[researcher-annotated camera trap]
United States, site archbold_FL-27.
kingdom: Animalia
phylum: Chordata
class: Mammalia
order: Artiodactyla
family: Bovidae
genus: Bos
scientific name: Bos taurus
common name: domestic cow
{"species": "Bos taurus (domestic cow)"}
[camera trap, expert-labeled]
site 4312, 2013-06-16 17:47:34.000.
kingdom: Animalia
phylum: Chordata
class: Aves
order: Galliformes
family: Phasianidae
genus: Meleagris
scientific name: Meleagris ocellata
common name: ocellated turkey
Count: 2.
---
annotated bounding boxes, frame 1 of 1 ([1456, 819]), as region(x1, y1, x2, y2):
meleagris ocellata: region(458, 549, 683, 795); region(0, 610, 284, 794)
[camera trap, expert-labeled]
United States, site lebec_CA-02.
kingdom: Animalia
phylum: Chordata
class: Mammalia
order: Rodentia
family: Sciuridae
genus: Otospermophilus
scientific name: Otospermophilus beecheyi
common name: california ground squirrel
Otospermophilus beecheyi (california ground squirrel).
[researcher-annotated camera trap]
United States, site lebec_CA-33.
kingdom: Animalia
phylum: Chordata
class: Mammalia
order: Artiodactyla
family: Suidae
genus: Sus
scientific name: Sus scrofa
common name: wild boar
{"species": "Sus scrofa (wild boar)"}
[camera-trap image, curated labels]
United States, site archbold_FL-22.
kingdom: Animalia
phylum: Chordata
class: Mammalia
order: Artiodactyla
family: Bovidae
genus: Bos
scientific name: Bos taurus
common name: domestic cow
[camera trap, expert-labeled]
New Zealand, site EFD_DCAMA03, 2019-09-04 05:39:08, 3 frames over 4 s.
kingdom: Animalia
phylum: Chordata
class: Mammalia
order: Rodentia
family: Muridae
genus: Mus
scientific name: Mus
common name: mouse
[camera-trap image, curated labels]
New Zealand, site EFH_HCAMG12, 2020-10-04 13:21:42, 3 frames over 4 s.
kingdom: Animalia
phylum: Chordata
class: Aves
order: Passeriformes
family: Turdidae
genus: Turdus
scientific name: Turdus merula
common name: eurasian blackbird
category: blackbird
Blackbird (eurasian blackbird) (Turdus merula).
• • • • •
* _Directions_: Copy out the material exactly, omitting nothing.

* _Written response_:
[researcher-annotated camera trap]
United States, site archbold_FL-27.
kingdom: Animalia
phylum: Chordata
class: Mammalia
order: Artiodactyla
family: Bovidae
genus: Bos
scientific name: Bos taurus
common name: domestic cow
{"species": "Bos taurus (domestic cow)"}
[camera trap, expert-labeled]
site 4312, 2013-06-16 17:47:34.000.
kingdom: Animalia
phylum: Chordata
class: Aves
order: Galliformes
family: Phasianidae
genus: Meleagris
scientific name: Meleagris ocellata
common name: ocellated turkey
Count: 2.
---
annotated bounding boxes, frame 1 of 1 ([1456, 819]), as region(x1, y1, x2, y2):
meleagris ocellata: region(458, 549, 683, 795); region(0, 610, 284, 794)
[camera trap, expert-labeled]
United States, site lebec_CA-02.
kingdom: Animalia
phylum: Chordata
class: Mammalia
order: Rodentia
family: Sciuridae
genus: Otospermophilus
scientific name: Otospermophilus beecheyi
common name: california ground squirrel
Otospermophilus beecheyi (california ground squirrel).
[researcher-annotated camera trap]
United States, site lebec_CA-33.
kingdom: Animalia
phylum: Chordata
class: Mammalia
order: Artiodactyla
family: Suidae
genus: Sus
scientific name: Sus scrofa
common name: wild boar
{"species": "Sus scrofa (wild boar)"}
[camera-trap image, curated labels]
United States, site archbold_FL-22.
kingdom: Animalia
phylum: Chordata
class: Mammalia
order: Artiodactyla
family: Bovidae
genus: Bos
scientific name: Bos taurus
common name: domestic cow
[camera trap, expert-labeled]
New Zealand, site EFD_DCAMA03, 2019-09-04 05:39:08, 3 frames over 4 s.
kingdom: Animalia
phylum: Chordata
class: Mammalia
order: Rodentia
family: Muridae
genus: Mus
scientific name: Mus
common name: mouse
[camera-trap image, curated labels]
New Zealand, site EFH_HCAMG12, 2020-10-04 13:21:42, 3 frames over 4 s.
kingdom: Animalia
phylum: Chordata
class: Aves
order: Passeriformes
family: Turdidae
genus: Turdus
scientific name: Turdus merula
common name: eurasian blackbird
category: blackbird
Blackbird (eurasian blackbird) (Turdus merula).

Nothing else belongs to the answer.